Warner Bros. Discovery shares were down 6% at the close of trading Wednesday, on the heels of the company’s expansive presentation of its plans to overhaul the HBO Max streamer.
WB Discovery shares have been battered over the past year as the company dealt with post-merger cost-cutting and management realignment. On Wednesday, the stock fell 5.8% to $14.05 on what was a down day overall for the market and a down day for most of WB Discovery’s media rivals, including Disney (down 2.5%), Paramount Global (3.3%) and Netflix (down 2%).
The Dow Jones index fell a modest 38.2 points while the Nasdaq dropped 102 points, or 1%. The hourlong WB Discovery presentation was held during trading hours, at 10 a.m. PT on the Warner Bros. lot in Burbank. Wall Street’s verdict on WB Discovery’s plans is still not in, but the immediate reaction of investors indicates that the company still has a long road ahead in sorting out its profit centers in the age of streaming.
WB Discovery stock was pushed below the $10 threshold toward the end of last year as the company grappled with internal restructuring and the new regime’s intent to change the strategic course for its core TV and film assets. WB Discovery shares perked up a bit in January and have hovered around the $14-$16 range ever since.
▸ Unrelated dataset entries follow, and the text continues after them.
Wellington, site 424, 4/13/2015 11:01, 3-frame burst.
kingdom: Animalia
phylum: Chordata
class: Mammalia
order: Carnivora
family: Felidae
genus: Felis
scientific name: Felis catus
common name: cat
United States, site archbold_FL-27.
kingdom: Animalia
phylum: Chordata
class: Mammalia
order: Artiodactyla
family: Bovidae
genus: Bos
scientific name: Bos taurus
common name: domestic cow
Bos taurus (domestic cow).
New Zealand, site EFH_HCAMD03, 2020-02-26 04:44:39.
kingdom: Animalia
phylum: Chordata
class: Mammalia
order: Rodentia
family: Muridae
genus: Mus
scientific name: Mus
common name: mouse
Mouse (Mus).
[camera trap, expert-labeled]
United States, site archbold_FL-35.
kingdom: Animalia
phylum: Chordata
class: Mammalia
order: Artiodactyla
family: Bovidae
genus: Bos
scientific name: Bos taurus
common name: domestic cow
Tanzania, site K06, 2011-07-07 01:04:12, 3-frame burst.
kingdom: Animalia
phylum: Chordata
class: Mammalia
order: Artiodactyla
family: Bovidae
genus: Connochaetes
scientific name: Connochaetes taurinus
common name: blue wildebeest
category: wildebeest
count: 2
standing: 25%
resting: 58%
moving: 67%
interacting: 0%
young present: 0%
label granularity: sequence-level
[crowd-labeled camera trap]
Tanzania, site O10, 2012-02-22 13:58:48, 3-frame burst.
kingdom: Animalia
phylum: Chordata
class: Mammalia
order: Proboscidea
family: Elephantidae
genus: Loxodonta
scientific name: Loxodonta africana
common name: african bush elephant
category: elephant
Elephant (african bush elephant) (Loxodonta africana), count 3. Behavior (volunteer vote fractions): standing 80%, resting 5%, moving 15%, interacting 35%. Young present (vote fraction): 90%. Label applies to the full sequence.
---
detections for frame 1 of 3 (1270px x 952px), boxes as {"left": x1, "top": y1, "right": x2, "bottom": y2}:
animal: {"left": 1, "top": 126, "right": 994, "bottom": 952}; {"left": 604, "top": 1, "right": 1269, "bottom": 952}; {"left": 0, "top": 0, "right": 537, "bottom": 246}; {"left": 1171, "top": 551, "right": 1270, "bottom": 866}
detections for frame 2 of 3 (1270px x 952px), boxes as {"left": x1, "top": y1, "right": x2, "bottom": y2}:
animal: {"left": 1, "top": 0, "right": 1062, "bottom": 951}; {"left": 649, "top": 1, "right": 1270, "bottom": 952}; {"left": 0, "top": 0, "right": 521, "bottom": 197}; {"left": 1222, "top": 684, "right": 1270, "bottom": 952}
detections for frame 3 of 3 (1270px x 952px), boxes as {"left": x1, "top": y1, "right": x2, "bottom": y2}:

WB Discovery CEO David Zaslav and his core team detailed the plans to relaunch the three-year-old HBO Max platform as simply “Max” as of May 23. The executives raised the curtain on a combined service that showcases the prime assets of HBO, Turner and the Discovery suite of lifestyle channels. Also confirmed were plans for a slew of new shows tied to existing brands, including a highly ambitious 10-year plan for seven seasons of “Harry Potter” drama series, one for each of the original novels and another spinoff of the Warner Bros. TV-produced sitcom juggernaut “The Big Bang Theory,” which aired on CBS from 2007 to 2019.